To help control arrhythmias, surgeons snip the stellate ganglion, as well as the following three ganglia below it to completely remove these nerves that are destined for the heart. The procedure can be done on the left, right, or both sides of the thorax, which is the area of the body located between the neck and the abdomen containing organs such as the heart and lungs
For the study, researchers reviewed records from patients at UCLA and a collaborating center in France. The patients presented with electrical storm. The average age was 60 and all were poor candidates for a heart transplant. After other treatments had failed such as medications, catheter ablation and an implantable defibrillator, patients received surgeries to snip the cardiac sympathetic nerves destined for both sides of the heart.
Researchers found that after the surgery, four out of the six study patients completely responded with no more arrhythmias. One patient had a partial response and one had no response at all.
With their heart rhythms stabilized, three of the responding patients received no more shocks from their ICDs, which would previously occur when the devices tried to normalize irregular rhythms. One of these patients had been experiencing 11 shocks a day. The patient who partially responded to treatment had a shock reduction of more than 50 percent.

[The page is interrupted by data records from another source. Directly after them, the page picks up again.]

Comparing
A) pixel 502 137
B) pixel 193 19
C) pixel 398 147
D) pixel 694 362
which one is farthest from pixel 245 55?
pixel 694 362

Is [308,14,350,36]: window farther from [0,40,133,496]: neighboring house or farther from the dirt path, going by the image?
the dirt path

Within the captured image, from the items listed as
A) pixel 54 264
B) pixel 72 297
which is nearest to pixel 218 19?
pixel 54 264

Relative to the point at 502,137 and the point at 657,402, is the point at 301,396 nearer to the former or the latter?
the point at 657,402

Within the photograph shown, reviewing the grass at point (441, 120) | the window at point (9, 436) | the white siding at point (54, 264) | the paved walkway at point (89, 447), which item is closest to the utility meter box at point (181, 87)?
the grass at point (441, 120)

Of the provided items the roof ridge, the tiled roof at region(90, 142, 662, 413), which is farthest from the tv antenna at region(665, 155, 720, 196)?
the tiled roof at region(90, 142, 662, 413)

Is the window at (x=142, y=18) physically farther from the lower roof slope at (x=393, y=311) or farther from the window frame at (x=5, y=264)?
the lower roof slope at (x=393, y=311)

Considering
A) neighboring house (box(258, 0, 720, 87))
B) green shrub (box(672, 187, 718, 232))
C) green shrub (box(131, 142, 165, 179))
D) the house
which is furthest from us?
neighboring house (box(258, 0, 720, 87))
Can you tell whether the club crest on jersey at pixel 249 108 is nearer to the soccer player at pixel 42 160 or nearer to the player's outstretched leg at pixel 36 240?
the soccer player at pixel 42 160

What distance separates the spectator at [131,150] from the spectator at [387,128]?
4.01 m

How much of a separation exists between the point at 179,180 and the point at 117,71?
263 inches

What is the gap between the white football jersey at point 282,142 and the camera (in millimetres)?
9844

All five responding patients survived until hospital discharge. Two of the responding patients passed away after discharge due to health issues not related to arrhythmias. No major operative complications occurred in the patients studied. Typical side effects related to this procedure such as alterations in sweating or temperature regulation were not significant. Researchers note that these side effects are usually acceptable to the seriously ill patients who are experiencing an electrical storm, considering that the alternative includes continued arrhythmias, ICD shocks or death.
According to researchers, cutting the cardiac sympathetic nerve may interrupt pro-arrhythmic signaling within the heart tissue or stellate ganglion, thus stopping the irregular heart rhythms.
"We are encouraged by this small study's results, and plan to further examine the role of this procedure in suppressing arrhythmias in a larger patient population," said Dr. Olujimi Ajijola, a UCLA cardiology fellow and lead author of the study.
"This type of innovative therapy is only possible because of close scientific and clinical collaborations between multiple teams of specialists caring for very sick patients" said co-author Dr. Aman Mahajan, chief of cardiac anesthesia and vice chairman of the Department of Anesthesia at UCLA.
The research by this group in this area was supported by the National Heart, Lung and Blood Institute, part of the National Institutes of Health.
Other authors include: Dr. Nicholas Lellouche from Henri Mondor Hospital, Creteil, France, Dr. Tara Bourke, Dr. Roderick Tung, all from the UCLA Cardiac Arrhythmia Center and Dr. Samuel Ahn, Department of Surgery.